Mit etwas Abstand sehe ich das Rennen deutlich positiver als direkt im Ziel. Der positive Split lässt sich ein gutes Stück weit mit der Strecke erklären. Selbst die Top5 der Profis hatten zwischen 20 und 60s mehr für die zweite Hälfte gebraucht, da lag ich mit 46s ganz gut. Auch die Leute mit denen ich unterwegs war bzw. die ich hinter mir gelassen hatte, haben zu großen Teilen deutlich schnellere Bestzeiten. Die Damen, die ich auf den ersten 5 Kilometer eingeholt hatte sind Sub32-Läuferinnen (Bestzeiten aus 2024), der Sieger M40, der knapp 10s vor mir im Ziel war, hat dieses Jahr schon 32:14 und 1:08:52 stehen. Es sollte an diesem Tag einfach nicht sein mit der PB, ich bin mir aber sicher, dass da noch einiges gehen kann auf den 10km.
Die Form ist auf alle Fälle schon sehr gut, das gibt mir Zuversicht.
Das ist jetzt doch "etwas" länger geworden wie geplant.

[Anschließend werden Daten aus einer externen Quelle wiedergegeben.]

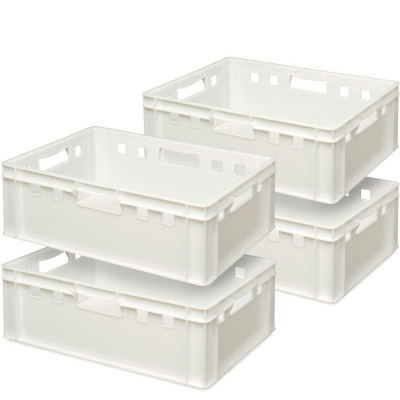 4x bac à viande E2, LxlxH 600x400x200 mm, blanc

Sehr es mir nach, beim Schreiben fallen mir immer noch so viele Details ein, einen guten Teil davon schreibe ich noch nicht einmal auf
Hier noch die nackten Zahlen:
Offizielle Zeit: 33:08
Splits: 16:12 / 16:56
Zwischenzeiten (ca.): 3:02 - 3:20 - 3:15 - 3:20 - 3:15 - 3:16 - 3:26 - 3:28 - 3:29 - 3:16
Gesamt: 40/4825
Männer: 35/3122
AK M40: 2/383
Um das starke Feld mal etwas in Zahlen zu fassen, es gab 68 Sub-35 und 230 Sub-40 Läufer/-innen.
Die Wochenzusammenfassung aus Zeitgründen dann separat.